One, bizarrely enjoying something of a revival among recruiters, is graphology - the analysis of handwriting as a supposedly impartial and scientifically valid tool for determining whether candidates have committed offences in the past or are likely to exhibit stigmatised behaviour (including alcoholism, theft and voting for the wrong political party) in future.

That revival has not been matched by overt enthusiasm for phrenology (determining character and thereby forecasting future behaviour by examining the bumps on an individual's skull). Irrespective of the gross lack of scientific basis for claims by past and contemporary enthusiasts, phrenology appears to have subsided into the realm populated by quack medicines, wacko conspiracy theories and notions that astrology is a reliable tool for discernment of a job applicant's character.

Notions that character - and aptitudes such as mathematical skills - can be reliably identified through an individual's appearance have proven to be more resilient, with physiognomy surviving because it is presented as 'common sense' or as 'the wisdom of the crowd' (the same crowd that in the past was committed to the 'common sense' that the atmosphere was polluted by women in black on broomsticks).

Others have relied on pseudo-scientific technologies such as the polygraph.
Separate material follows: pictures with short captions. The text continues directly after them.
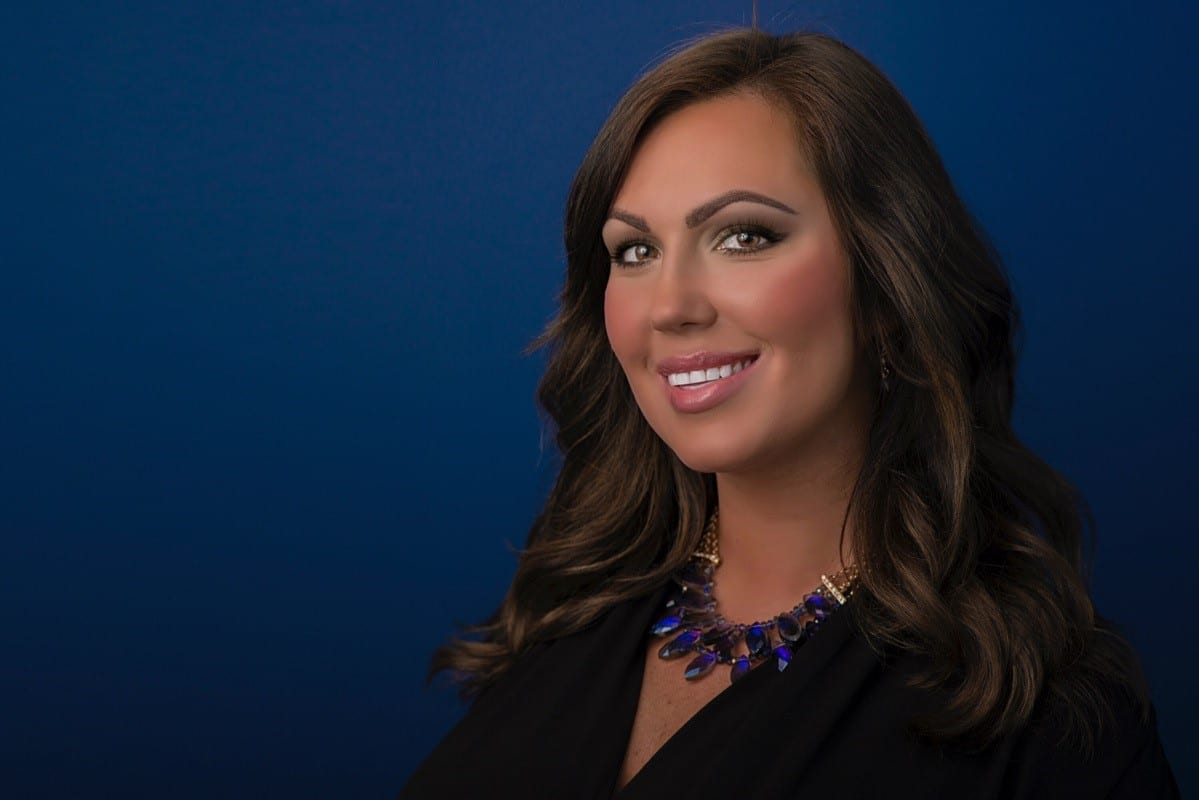 A Realty Executives Premier Employee Spotlight: Janelle Kostidis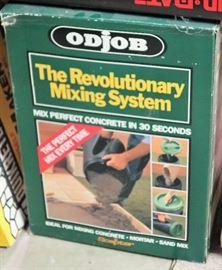 Odjob Concrete Mixing System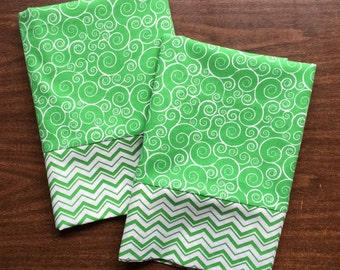 Green and White Swirly Pillow Case  Set Standard/queen green and white chevron cuff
Some enthusiasts are currently mooting reliance on magnetic resonance imaging to detect liars, thieves and potential serial killers - albeit undeterred by research that tends to confuse blue-collar sociopaths (dangerous and to be imprisoned, potentially before they re-enact the Texas Chainsaw Massacre) with corporate sociopaths (charming, intelligent, glib, found on the 47th floor in Pitt Street or Collins Street). Some are gaining attention for claims that facial geometry may be a useful predictor of aggression - an echo of past folk wisdom about beady eyes, large noses and five o'clock shadows (aka don't employ the Beagle Boys, Richard Nixon or Joe McCarthy). One perspective is provided in a 2008 paper on profiling financial criminals (PDF).

section marker     studies

For 'fitness' and character tests see Susan Rimmer's succinct 2008 'Character as Destiny: The dangers of character tests in Commonwealth law' (PDF).
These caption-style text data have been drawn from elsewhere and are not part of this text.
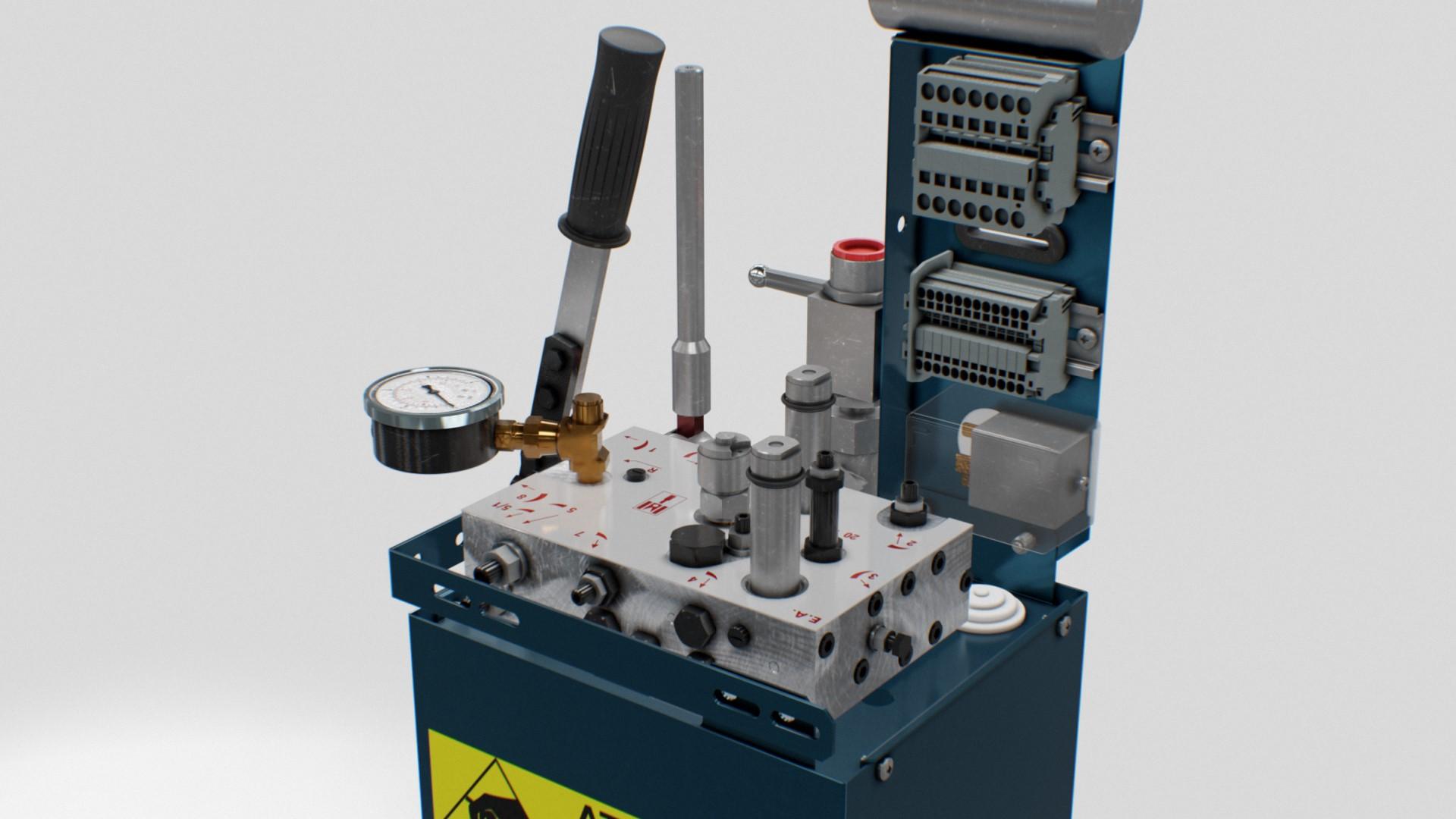 HL-MTW - Hydraulic unit
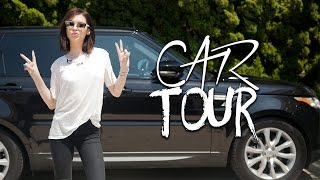 Car Tour || What's in my Range Rover ❤️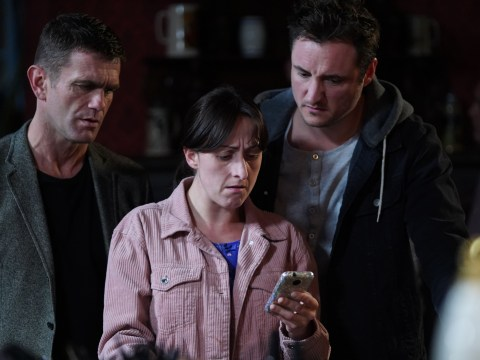 EastEnders spoilers: A shocking discovery is made about Stuart Highway as Bex Fowler disappears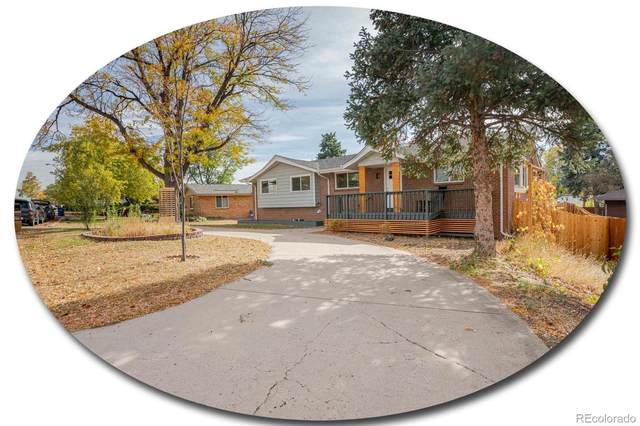 10370 W 18th Place, Lakewood, CO 80215 (MLS #9308244) :: The Sam Biller Home Team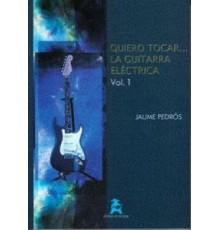 Quiero Tocar ... La Guitarra Eléctrica 1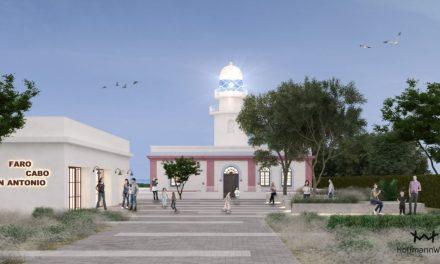 Xàbia proyecta la rehabilitación para abrir al público el faro del Cap de Sant Antoni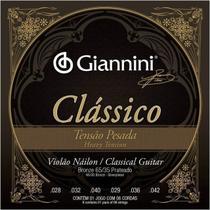 Encordoamento Violão Nylon Giannini GENWPA Tensão Pesada -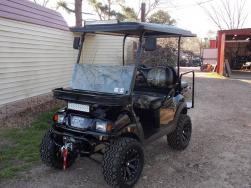 Hardkore Hunter Edition Hunting Cart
A supplementary note offers detailed pointers to literature regarding pseudo-sciences such as phrenology, physiognomy, blood type psychology and graphology.

They include About Face: German Physiognomic Thought from Lavater to Auschwitz (Detroit: Wayne State Uni Press 2004) by Richard Gray, 'The Rise and Fall of Phrenology in Australia' by John Thearle in 27(3) Australian and New Zealand Journal of Psychiatry (1993) 518-525, 'The murderous Dutch fiddler: Criminology, history and the problem of phrenology' by Nicole Rafter in 9(1) Theoretical Criminology (2005) 65-96, 'The Legal Implications of Graphology' by Julie Spohn in 75(3) Washington University Law Quarterly (1997) 1307-1334 and 'Illusory Correlations in Graphological Inference' by Roy King & Derek Koehler in 6(4) Journal of Experimental Psychology Applied (2000) 336-348.

Works on the polygraph are highlighted in the discussion of vetting. Points of entry to the literature include 'A Social History of Untruth: Lie Detection and Trust in Twentieth-Century America' by Ken Alder in 80 Representations (2002) 1-33 and A Tremor in the Blood: Uses and Abuses of the Lie Detector (New York: McGraw-Hill 1981) by David Lykken.